Most hemiplegic kids will walk, diplegic kids will walk in up to 80-90% while quadriplegic kids gait ability is pretty variable from 10-60%
1. 15-60% of CP patients have a seizure disorder, and it is essential to ensure anti-seizure medications are adequate and absent seizure recognized.
2. A true confirmation of CP can only be done at 3-5 years of age when the brain is fully developed.
3. Speech, vision & language assessment and intervention by appropriate team members
If there is late sitting (after eight months)
Delay in walking- after 18 months
Asymmetric hand function (hand preference in less than a year old infant)
This is an important dilemma for pediatricians when they are deciding for a referral for CP surgery. In the Indian context majority of our patients will need a multidisciplinary approach for taking care.
Many times these kids need insertion of PEG tubes (Percutaneous Endoscopic Gastrostomy) tubes for which a laparoscopic/Paediatric surgeon is necessary
Appropriate techniques and intervention can improve the vast majority of orthopedic problems in CP. The “DOSING” of surgical treatment is extremely critical and needs to be dealt with appropriately. The treating surgeon must spend time analyzing the gait, formulate a plan, and assure the family about the goals of treatment. Many families have an unrealistic expectation, and surgery will improve the gait and quality of life but will not make the child normal. So, the treating orthopedic surgeon should understand the problem, and a new problem created by inappropriate surgery might sometimes make a child essentially nonambulatory.
A small subset of non-ambulatory CP (GMFCS V) might need permanent surgical intervention to treat spasticity. Selective Dorsal Rhizotomy (SDR) has been used to reduce spasticity and morbidity. These patients need to be referred to neurosurgeons, who are proficient in treating such patients.
Many parents out of anxiety, ignorance, and hope fail to plan for the rationing of resources for their CP kids. CP is common in the middle income to lower socioeconomic strata doctors, need to act as counselors regarding judicious resource utilization. The rule of thumb, which has to be followed, is always to see if a child can be made independent. The biggest misconception which families have is equating “Ambulation” with “Independent.” Pediatricians need to counsel families saying that language, communication, vocational training is more important than gait.

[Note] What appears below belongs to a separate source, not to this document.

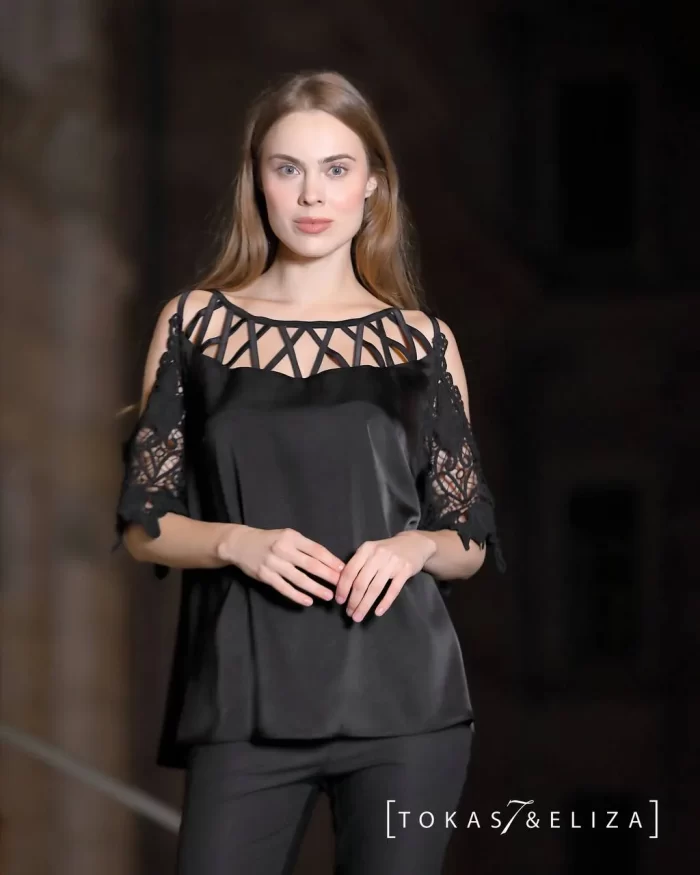 Highmore Formal Blouse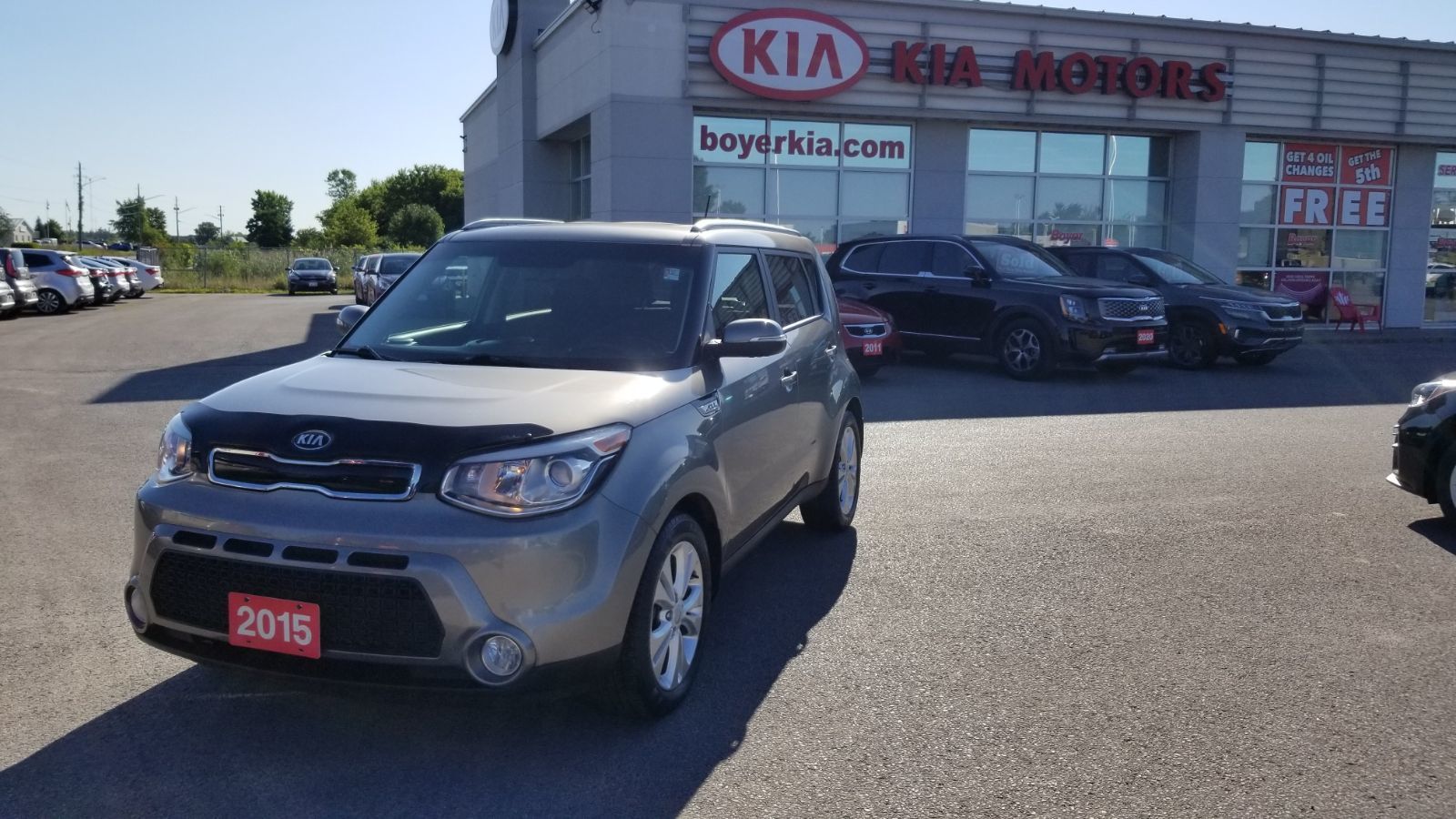 Boyer Kia | Kia Dealership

Many families spend almost 1/3-1/4th of their total income on physical therapy, which is the least rewarding of all the interventions. Many parents and typically mothers can be taught to perform stretching exercises saving on the money that is spent on spasticity management and reallocate the resource for other needful utilization.
This is an essential question with long term implications. Hardly there is any need for orthopedic surgery in the less than 6-year-olds except when the hip is at risk. Most Orthopedic surgical interventions are around the 7-9 year age group so that there is adequate compensation for gait abnormalities.